阅读材料
Parallel Algorithms
by Guy E. Blelloch and Bruce M. Maggs
Selected topics from (Sec. 1 and 2.1)
Modeling parallel computations
sequential algorithm: a single processor connected to a memory system (RAM)
parallel computations: more complicated - requires understanding of the various models and the relationship among them
two classes of parallel models
-
multiprocessor
-
n processors, shared memory
-
three types multiprocessor models:
- local memory machine model
each processor can access its own local memory directly, but can access the memory in another processor only by sending a memory request through the network.
- modular memory machine model
processor accesses the memory in a memory module by sending a memory request through the network.

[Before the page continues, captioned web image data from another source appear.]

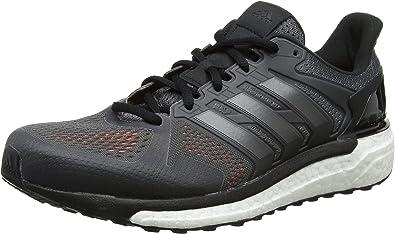 adidas Supernova St M, Zapatillas de Running para Hombre: adidas ...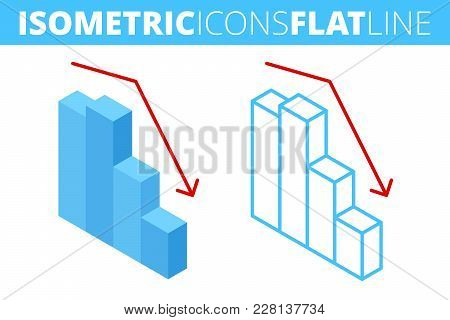 The Fall Graph. Isometric Flat And Outline Icon Set. Business Decrease, Decline, Recession Line Pict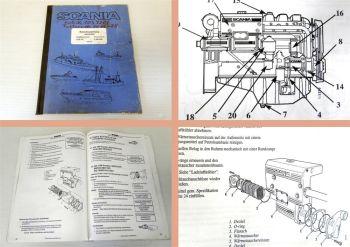 Betriebsanleitung Scania DS9 DSI9 Schiffsmotor Wartung 1994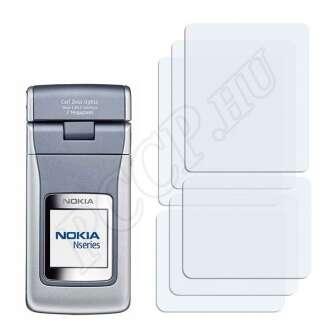 Nokia n90 kijelzővédő fólia
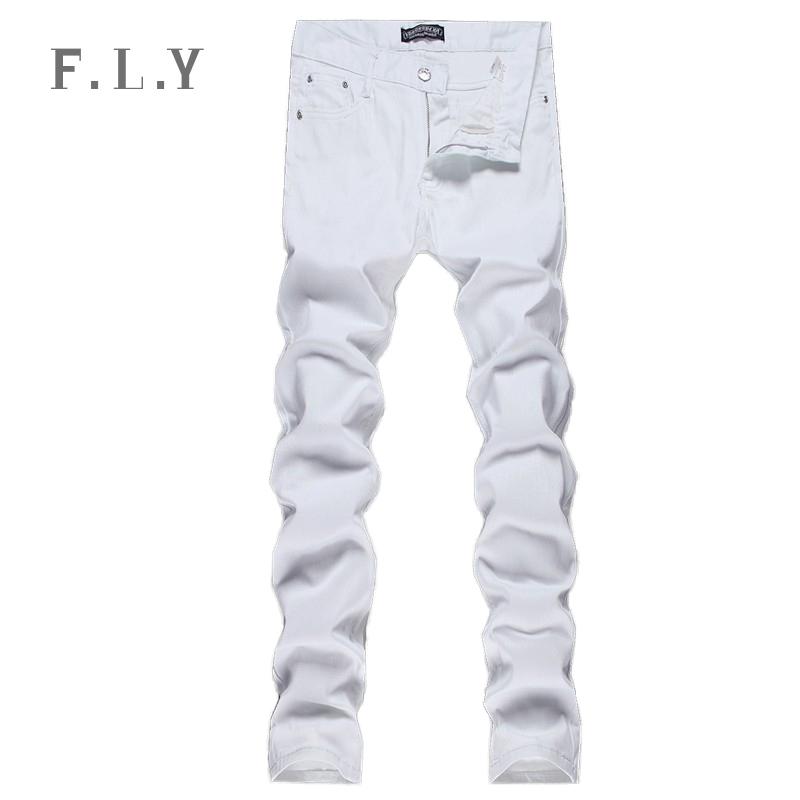 Mens White Jeans 47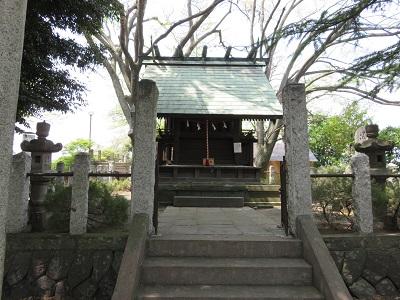 IMG_3384 営筑稲荷神社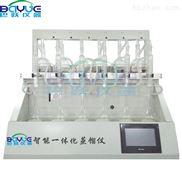 環境監測 水質分析儀器氨氮測定儀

- PRAM (parallel random-access machine) model
a processor can access any word of memory in a single step. these accesses can occur in parallel.
controversial: no real machine lives up to its ideal of unit-tie access to shared memory
-
network topology
- bus
- 2-dimensional mesh
- hypercube
- 2-level multistage network
- fat-tree
routing capabilities: latency and bandwidth
-
primitive operation
- instruction that perform concurrent accesses to the same shared memory location
- instructions for synchronization
- instructions that perform global operations on data
-
work-depth model
alternative to focusing on machine, focusing on the algorithm
cost of algorithm: total number of operations it performs & dependencies among those operations.

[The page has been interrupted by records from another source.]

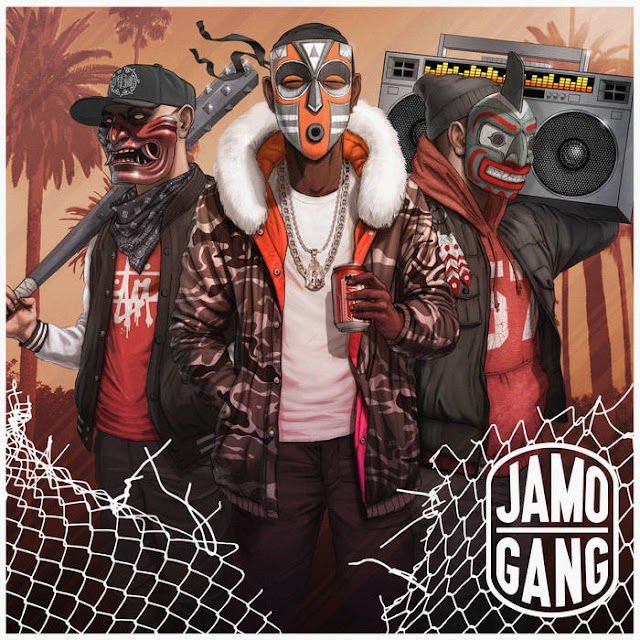 "Jamo Gang ""Welcome to the Golden Era"" (Official Music Video)   Ras Kass, El Gant, J57"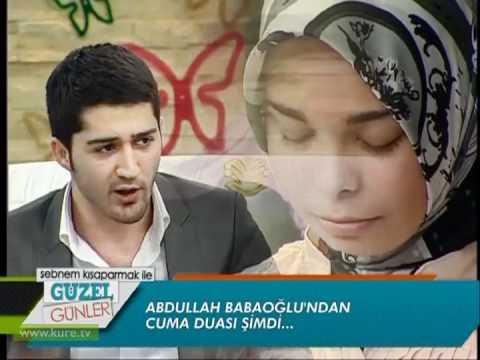 Said Hatipoğlu – Hz.Hamzanın Müslüman Oluşu hakkında muhteşem sohbet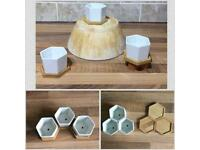 6pcs set of ceramic 3xflower pot planters with 3xwooden trays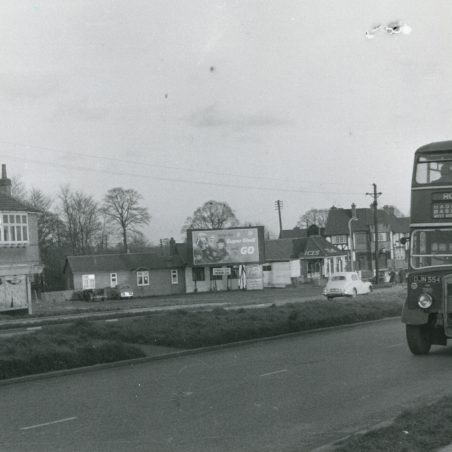 DJN554 - Eastern National bus on service 2a to Romford at Fortune-of-War bus stop.   Ann and John Rugg.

work W, depth D, parallelism P: \(\mathcal P=\frac{W}{D}\)
three classes of work-depth model:
-
circuit models
node (represents basic operation)
arcs (provide inputs to other node)
acyclic (无环的)
-
vector machine models
algorithm is expressed as a sequence of steps, each of which performs an operation on a vector of input values, and produces a vector result.
work: sum of the work of its steps
depth: number of vector steps
-
language-based models
work: calling 2 func in parallel = sum of the work of the 2 calls
depth: equal to maximum of the depth of the 2 calls
assigning costs to algorithms: roughly work = time*num of processors, slightly additional cost than same sequential computer.
Parallel algorithmic techniques
divide-and-conquer 分治
even divide-and-conquer algorithms that were designed for sequential machines typically have some inherent parallelism.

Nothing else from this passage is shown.